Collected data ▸
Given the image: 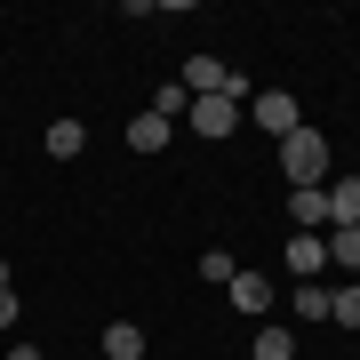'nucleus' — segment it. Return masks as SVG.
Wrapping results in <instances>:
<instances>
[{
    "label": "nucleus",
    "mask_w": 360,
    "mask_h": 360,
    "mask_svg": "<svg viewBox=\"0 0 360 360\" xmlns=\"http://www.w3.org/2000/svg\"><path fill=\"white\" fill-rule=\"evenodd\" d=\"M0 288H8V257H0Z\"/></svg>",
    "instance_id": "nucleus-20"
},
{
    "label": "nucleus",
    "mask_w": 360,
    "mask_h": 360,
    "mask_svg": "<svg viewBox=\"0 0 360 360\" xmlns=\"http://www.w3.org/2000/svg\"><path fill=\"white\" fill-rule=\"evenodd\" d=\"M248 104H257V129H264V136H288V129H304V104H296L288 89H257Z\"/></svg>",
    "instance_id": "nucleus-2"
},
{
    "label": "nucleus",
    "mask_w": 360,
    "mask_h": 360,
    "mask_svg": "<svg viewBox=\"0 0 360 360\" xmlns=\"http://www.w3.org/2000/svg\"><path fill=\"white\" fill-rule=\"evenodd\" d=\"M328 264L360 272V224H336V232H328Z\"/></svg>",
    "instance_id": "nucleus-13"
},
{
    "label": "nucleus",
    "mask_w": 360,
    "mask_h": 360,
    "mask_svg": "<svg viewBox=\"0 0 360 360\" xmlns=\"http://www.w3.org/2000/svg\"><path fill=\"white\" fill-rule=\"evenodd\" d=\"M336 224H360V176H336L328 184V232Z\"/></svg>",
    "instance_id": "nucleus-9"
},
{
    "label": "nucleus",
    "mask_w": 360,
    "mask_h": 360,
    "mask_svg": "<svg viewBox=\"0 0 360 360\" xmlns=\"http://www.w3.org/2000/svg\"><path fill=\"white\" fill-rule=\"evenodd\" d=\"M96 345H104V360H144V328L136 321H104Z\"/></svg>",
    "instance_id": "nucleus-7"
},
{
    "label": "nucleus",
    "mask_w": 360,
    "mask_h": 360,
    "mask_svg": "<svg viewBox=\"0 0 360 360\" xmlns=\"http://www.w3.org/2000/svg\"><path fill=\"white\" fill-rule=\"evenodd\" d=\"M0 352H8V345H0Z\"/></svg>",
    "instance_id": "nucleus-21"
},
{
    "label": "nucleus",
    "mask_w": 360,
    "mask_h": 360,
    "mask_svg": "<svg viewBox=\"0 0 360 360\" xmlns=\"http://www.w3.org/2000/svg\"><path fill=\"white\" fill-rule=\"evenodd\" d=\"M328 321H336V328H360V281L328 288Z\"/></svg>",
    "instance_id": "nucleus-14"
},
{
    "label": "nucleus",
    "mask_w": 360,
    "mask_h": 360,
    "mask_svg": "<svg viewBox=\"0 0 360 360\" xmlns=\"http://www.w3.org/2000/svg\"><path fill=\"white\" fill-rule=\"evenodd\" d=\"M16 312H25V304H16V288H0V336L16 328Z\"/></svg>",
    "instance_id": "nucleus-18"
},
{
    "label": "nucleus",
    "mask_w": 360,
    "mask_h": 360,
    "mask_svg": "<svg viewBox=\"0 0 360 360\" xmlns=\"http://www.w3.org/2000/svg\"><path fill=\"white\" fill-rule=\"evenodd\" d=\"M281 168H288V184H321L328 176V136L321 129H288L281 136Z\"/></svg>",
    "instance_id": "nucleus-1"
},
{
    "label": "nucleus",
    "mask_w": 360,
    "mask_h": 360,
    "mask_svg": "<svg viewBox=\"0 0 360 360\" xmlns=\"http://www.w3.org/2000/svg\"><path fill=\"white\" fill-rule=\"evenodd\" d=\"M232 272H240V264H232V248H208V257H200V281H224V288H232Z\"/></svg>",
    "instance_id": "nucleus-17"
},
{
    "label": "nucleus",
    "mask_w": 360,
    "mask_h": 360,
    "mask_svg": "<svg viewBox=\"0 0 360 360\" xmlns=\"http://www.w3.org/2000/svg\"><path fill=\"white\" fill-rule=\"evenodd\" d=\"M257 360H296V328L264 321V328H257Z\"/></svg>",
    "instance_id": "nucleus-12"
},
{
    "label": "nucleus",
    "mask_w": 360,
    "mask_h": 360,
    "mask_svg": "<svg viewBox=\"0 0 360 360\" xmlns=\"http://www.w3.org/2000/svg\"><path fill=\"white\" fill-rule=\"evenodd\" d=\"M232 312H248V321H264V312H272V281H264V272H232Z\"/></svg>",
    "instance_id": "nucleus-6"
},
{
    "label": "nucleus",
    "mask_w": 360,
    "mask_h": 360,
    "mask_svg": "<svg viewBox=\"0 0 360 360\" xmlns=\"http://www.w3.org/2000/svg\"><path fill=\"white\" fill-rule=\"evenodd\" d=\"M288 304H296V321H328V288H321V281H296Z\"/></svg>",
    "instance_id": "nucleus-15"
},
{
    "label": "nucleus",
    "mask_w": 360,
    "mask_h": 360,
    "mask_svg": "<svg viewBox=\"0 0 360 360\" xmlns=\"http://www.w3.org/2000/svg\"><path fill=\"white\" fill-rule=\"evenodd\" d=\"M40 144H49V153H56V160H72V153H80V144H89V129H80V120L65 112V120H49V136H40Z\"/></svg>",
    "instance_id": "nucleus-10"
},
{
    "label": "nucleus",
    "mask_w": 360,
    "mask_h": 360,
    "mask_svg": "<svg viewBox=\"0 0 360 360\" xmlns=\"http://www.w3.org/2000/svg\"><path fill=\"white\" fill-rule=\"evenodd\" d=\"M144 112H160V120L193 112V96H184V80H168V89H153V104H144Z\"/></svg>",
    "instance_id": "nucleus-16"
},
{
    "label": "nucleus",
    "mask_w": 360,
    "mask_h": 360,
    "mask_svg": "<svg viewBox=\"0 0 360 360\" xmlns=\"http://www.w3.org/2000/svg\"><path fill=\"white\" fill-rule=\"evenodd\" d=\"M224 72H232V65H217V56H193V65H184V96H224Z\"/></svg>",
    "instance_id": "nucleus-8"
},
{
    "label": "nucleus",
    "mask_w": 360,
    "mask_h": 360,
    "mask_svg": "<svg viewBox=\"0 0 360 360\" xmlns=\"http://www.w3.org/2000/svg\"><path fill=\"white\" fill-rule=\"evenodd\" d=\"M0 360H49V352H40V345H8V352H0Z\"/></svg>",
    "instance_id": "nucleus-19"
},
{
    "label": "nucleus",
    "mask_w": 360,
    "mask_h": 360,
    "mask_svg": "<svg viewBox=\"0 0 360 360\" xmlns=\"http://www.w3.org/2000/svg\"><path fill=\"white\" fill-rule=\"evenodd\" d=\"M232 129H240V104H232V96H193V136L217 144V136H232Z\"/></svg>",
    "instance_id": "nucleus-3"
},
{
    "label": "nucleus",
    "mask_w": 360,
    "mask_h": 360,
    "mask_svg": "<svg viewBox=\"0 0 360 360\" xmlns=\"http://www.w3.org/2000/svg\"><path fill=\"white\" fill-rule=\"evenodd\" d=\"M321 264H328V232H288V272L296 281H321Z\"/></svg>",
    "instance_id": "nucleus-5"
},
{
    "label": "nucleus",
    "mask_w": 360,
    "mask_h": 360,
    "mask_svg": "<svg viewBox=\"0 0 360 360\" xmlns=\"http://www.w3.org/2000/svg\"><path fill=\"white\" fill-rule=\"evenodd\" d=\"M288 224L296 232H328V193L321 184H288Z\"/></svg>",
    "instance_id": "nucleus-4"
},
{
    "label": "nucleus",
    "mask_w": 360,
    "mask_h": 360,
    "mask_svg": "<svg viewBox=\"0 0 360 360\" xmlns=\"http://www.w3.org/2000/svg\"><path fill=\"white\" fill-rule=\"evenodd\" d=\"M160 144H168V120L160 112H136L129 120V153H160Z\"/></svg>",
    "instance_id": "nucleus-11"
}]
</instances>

WHAT TO DO ▸ Pick out and copy every line of the rows above that contains the string "instances". Case counts.

RESULT OF THE TASK ▸
Wrapping results in <instances>:
<instances>
</instances>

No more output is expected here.